PostgreSQL Test Data: What Actually Works in Practice
By the Seedfast team ·
Key Takeaways#
generate_series()is the fastest path for simple numeric-heavy test data, but it can't satisfy FK constraints across tables without manual orchestration- Copying production data is the easiest way to get realistic data and the fastest way to create a compliance incident
- Faker-based scripts give you control but become a maintenance burden the moment your schema has more than a handful of tables with relationships
- The FK constraint problem is the one that kills every hand-rolled test data approach at scale — insert order matters, circular dependencies break everything, and nothing enforces it for you
- If your schema changes regularly, any script you write is already becoming stale
There's a specific kind of afternoon every PostgreSQL developer has had at least once.
You're writing a query, or testing a new index, or trying to reproduce a performance issue that only shows up with real data volumes.
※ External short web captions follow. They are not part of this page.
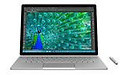 Microsoft Surface Book 128GB i5 8GB (SV7-00003)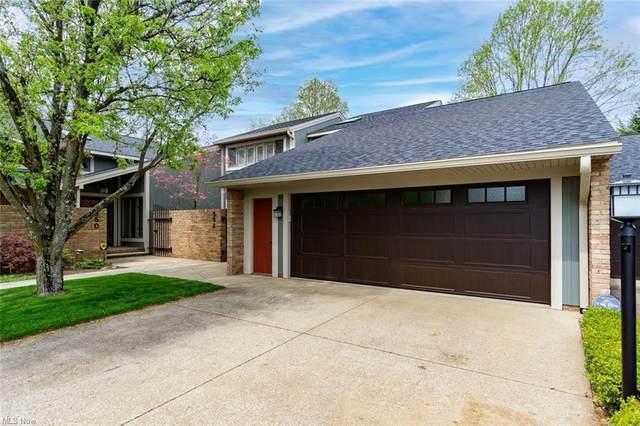 552 N Prospect Avenue, Hartville, OH 44632 (MLS #4274750) :: Tammy Grogan and Associates at Cutler Real Estate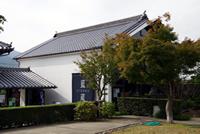 道の駅 藍ランドうだつ|施設情報、レストラン・グルメ、お土産、観光スポット
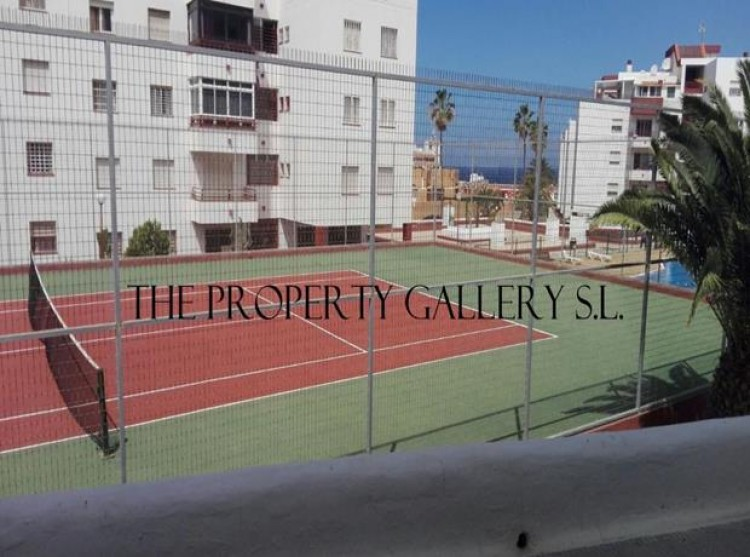 3 Bed  Flat / Apartment for Sale, San Eugenio, Tenerife - PG-D1798 16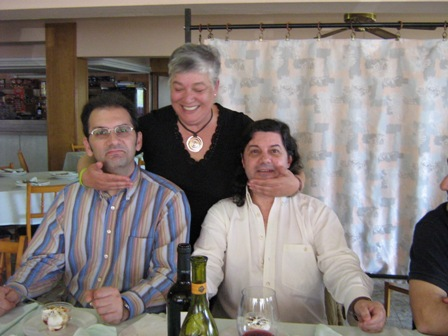 Familia Roca 041.jpg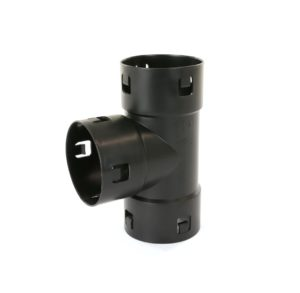 Drain T-stuk 90° - 60mm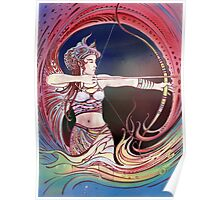 """THE SAGITTAURIUS"" - Protective Angel for Zodiac Sign Poster"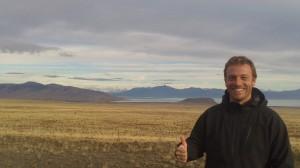 Perito Moreno (17)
Your development database has three users and one order. Production has 4 million rows across 60 tables, with realistic distributions and edge cases baked in over years of actual use.
You need test data. The question is how much you want to invest in getting it.
Here's what the options actually look like in practice.
generate_series() — fast, limited, good for the right job#
Every PostgreSQL developer reaches for generate_series() first, and usually rightly so:
INSERT INTO users (email, created_at)
SELECT
'user' || n || '@example.com',
NOW() - (random() * interval '365 days')
FROM generate_series(1, 100000) AS n;
Ten seconds. A hundred thousand users. No dependencies, no setup, runs anywhere you have psql access.
This works remarkably well when the problem is simple: you need volume in a single table, the data doesn't need to look realistic, and you're not testing anything that depends on how the data actually relates to other tables. Performance benchmarks, index tuning, capacity planning — this is where generate_series() earns its keep.
Where it breaks down is FK constraints. The moment you have an orders table that references users, and order_items that reference both orders and products, you're orchestrating insert order by hand. Add a nullable FK, a circular reference between two tables, or a schema migration that introduces a new required column, and the script needs updating.
That's not a knock on generate_series() — it's just the wrong tool for relational test data. It generates rows, not datasets.
The production copy temptation#
Before going further: copying production data into your development environment looks like the obvious solution. It's realistic, it's complete, it requires almost no effort.
The problems are well-documented: GDPR and similar regulations treat development environments as data processing contexts. A developer laptop with a copy of your user table isn't a theoretical risk. It's an actual one, and "we needed it for testing" isn't a defense that has held up well in enforcement actions.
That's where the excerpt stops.